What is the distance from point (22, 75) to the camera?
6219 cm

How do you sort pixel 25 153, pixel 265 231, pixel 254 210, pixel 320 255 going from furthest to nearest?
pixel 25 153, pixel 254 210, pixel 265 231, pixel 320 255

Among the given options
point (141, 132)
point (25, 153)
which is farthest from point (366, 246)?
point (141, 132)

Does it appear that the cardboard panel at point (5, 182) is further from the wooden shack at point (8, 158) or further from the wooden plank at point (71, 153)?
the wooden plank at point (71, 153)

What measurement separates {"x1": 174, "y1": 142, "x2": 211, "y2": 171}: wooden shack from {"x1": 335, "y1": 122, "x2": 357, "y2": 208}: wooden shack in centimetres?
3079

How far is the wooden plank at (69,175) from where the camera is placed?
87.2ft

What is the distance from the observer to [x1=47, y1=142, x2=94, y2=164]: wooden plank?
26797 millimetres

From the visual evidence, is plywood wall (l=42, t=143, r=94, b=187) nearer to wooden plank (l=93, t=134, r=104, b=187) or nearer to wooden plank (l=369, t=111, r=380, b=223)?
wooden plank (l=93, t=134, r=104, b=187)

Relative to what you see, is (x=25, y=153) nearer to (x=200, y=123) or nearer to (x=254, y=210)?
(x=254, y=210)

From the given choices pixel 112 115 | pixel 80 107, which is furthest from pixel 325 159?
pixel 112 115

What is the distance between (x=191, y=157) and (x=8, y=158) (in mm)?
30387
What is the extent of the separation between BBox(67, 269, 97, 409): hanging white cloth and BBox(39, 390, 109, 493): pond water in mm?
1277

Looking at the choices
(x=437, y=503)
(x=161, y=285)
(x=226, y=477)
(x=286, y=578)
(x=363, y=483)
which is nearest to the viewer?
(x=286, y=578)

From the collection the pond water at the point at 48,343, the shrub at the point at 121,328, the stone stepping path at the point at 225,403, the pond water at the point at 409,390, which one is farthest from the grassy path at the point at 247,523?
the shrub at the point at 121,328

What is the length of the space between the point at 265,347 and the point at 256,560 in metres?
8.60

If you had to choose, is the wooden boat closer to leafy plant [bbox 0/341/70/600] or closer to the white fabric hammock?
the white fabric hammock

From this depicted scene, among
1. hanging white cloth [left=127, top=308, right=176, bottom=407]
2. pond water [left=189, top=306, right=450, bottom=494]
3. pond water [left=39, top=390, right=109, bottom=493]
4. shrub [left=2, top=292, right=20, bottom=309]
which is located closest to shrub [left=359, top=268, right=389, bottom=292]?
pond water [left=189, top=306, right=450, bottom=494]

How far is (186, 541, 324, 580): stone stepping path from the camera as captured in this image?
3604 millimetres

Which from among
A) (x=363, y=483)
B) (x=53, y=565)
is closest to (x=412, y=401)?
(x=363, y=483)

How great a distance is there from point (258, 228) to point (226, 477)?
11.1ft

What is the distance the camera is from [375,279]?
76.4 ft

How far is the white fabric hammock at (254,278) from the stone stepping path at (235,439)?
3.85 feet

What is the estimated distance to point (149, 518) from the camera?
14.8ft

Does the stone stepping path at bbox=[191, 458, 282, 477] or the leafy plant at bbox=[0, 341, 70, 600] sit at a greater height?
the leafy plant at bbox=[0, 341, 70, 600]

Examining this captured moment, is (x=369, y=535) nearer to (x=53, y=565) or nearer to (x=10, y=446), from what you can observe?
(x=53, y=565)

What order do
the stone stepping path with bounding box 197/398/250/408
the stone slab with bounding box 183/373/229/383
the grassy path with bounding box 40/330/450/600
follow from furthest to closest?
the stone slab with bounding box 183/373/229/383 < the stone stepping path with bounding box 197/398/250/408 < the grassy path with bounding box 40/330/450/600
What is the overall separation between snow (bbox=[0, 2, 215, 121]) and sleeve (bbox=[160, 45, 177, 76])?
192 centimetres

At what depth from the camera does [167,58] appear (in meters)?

------------------------------------

AIM: Take the lines above from the one holding "How far is (186, 541, 324, 580): stone" to the last and output them exactly.

RESULT OF THE EXERCISE:
How far is (186, 541, 324, 580): stone stepping path from the camera as captured in this image?
3604 millimetres

Which from among
A) (x=363, y=483)
B) (x=53, y=565)
is closest to (x=412, y=401)?
(x=363, y=483)

How great a distance is there from point (258, 228) to point (226, 477)?
11.1ft

What is the distance the camera is from [375,279]?
76.4 ft

How far is the white fabric hammock at (254,278) from the stone stepping path at (235,439)?
3.85 feet

What is the estimated distance to point (149, 518) from the camera?
14.8ft

Does the stone stepping path at bbox=[191, 458, 282, 477] or the leafy plant at bbox=[0, 341, 70, 600] sit at a greater height?
the leafy plant at bbox=[0, 341, 70, 600]

Examining this captured moment, is (x=369, y=535) nearer to (x=53, y=565) or nearer to (x=10, y=446), from what you can observe?
(x=53, y=565)

What order do
the stone stepping path with bounding box 197/398/250/408
the stone slab with bounding box 183/373/229/383
the grassy path with bounding box 40/330/450/600
follow from furthest to closest?
the stone slab with bounding box 183/373/229/383 < the stone stepping path with bounding box 197/398/250/408 < the grassy path with bounding box 40/330/450/600
What is the overall separation between snow (bbox=[0, 2, 215, 121]) and sleeve (bbox=[160, 45, 177, 76])?
192 centimetres

At what depth from the camera does [167,58] appear (in meters)?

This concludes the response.